Boxes have very little performance overhead, other than writing their inner values to the boxed segment. But they don’t have many extra capabilities either. You’ll use them most often in these situations:

  • When you have a type whose size can’t be known at compile time and you want to use a value of that type in a context that requires an exact size
  • When you have a large amount of data and you want to transfer ownership but ensure the data won’t be copied when you do so

We’ll demonstrate the first situation in the “Enabling Recursive Types with Boxes” section. In the second case, transferring ownership of a large amount of data can take a long time because the data is copied around in memory.
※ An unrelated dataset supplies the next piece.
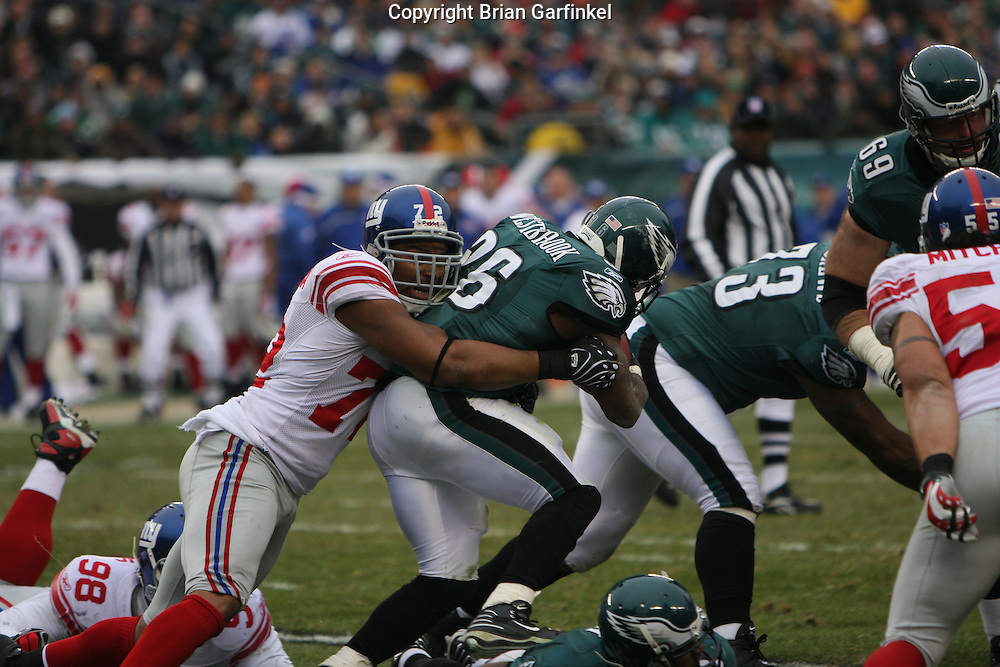 PHILADELPHIA - DECEMBER 9: Brian Westbrook #36 of the Philadelphia Eagles is taken down by #72 Osi Umenyiora of the New York Giants during the game on December 9, 2007 at Lincoln Financial Field in Philadelphia, Pennsylvania. The Giants won 16-13.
To improve performance in this situation, we can store the large amount of data in the boxed segment using a box type. Then, only the small amount of pointer data is copied around in memory, while the data it references stays in one place on the boxed segment.
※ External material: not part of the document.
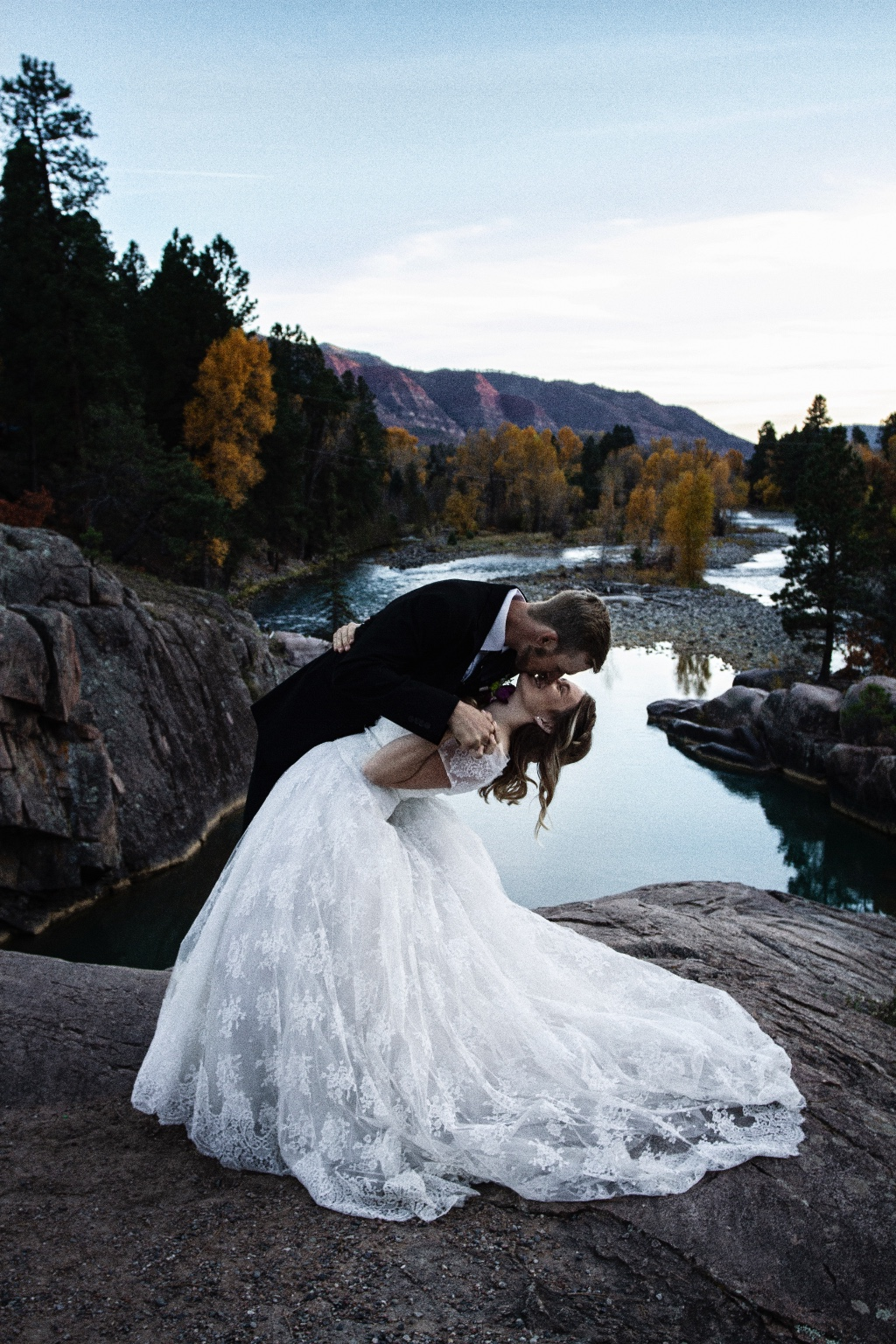 Kira and Beau, mid smile and kiss...overlooking Bakers Bridge in Durango, Colorado.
Using a Box<T> to Store Data in the Boxed Segment

Before we discuss the boxed segment storage use cases for Box<T>, we’ll cover the syntax and how to interact with values stored within a Box<T>.

Listing 11-1 shows how to use a box to store a value in the boxed segment:

fn main() {
    let b = BoxTrait::new(5_u128);
    println!("b = {}", b.unbox())
}

Listing 11-1: Storing a u128 value in the boxed segment using a box

We define the variable b to have the value of a Box that points to the value 5, which is stored in the boxed segment. This program will print b = 5; in this case, we can access the data in the box similar to how we would if this data was simply in the execution memory. Putting a single value in a box isn’t very useful, so you won’t use boxes by themselves in this way very often. Having values like a single u128 in the execution memory, where they’re stored by default, is more appropriate in the majority of situations. Let’s look at a case where boxes allow us to define types that we wouldn’t be allowed to if we didn’t have boxes.

Enabling Recursive Types with Nullable Boxes

Using Boxes to Improve Performance

Passing pointers between functions allows you to reference data without copying the data itself. Using boxes can improve performance as it allows you to pass a pointer to some data from one function to another, without the need to copy the entire data in memory before performing the function call. Instead of having to write n values into memory before calling a function, only a single value is written, corresponding to the pointer to the data. If the data stored in the box is very large, the performance improvement can be significant, as you would save n-1 memory operations before each function call.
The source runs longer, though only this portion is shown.